START Source material

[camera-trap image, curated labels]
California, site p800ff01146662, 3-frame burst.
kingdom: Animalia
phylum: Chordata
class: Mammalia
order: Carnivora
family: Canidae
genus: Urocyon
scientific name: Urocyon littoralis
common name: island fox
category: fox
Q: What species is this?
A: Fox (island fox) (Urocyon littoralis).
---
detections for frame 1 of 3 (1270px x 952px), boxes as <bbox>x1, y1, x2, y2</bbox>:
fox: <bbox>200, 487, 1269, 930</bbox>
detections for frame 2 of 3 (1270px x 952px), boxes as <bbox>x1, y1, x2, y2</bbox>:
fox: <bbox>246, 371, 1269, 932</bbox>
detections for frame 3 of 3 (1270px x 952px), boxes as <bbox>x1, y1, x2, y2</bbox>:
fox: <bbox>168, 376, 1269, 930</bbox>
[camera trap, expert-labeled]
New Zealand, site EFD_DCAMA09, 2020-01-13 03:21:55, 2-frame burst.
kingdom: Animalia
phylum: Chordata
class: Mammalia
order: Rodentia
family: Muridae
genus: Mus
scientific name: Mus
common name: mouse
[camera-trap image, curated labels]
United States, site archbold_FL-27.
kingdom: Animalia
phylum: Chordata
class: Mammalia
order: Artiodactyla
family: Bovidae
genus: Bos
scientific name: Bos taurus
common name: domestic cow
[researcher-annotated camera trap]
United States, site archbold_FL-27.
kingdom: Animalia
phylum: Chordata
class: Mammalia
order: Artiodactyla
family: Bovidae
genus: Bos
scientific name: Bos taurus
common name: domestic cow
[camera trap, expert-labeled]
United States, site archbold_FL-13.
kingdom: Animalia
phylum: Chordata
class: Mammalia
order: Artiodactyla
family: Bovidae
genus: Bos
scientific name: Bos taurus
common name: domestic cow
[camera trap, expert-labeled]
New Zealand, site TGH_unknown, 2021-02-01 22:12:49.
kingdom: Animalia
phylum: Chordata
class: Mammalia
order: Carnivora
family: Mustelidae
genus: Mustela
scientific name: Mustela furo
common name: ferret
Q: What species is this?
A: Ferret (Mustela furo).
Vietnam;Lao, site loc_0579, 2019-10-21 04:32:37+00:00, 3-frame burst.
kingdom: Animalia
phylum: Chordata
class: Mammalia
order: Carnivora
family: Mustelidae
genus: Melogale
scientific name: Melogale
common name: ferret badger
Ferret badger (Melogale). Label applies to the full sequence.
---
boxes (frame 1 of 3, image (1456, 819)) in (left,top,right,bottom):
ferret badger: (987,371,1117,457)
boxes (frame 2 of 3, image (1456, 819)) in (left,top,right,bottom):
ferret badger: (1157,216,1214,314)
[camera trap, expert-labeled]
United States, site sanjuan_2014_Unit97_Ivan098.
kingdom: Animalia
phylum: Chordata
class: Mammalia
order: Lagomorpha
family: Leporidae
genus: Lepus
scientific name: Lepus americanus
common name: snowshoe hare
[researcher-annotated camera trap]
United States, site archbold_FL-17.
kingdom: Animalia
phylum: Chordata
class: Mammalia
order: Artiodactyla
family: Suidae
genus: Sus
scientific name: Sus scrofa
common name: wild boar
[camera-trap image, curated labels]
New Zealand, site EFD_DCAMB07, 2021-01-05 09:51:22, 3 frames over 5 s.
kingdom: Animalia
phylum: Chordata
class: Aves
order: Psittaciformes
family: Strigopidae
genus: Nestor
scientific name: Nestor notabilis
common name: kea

END Source material

→ **Task statement**:
Pull out every line of the entries that includes the word "family".

→ **Exercise result**:
family: Canidae
family: Muridae
family: Bovidae
family: Bovidae
family: Bovidae
family: Mustelidae
family: Mustelidae
family: Leporidae
family: Suidae
family: Strigopidae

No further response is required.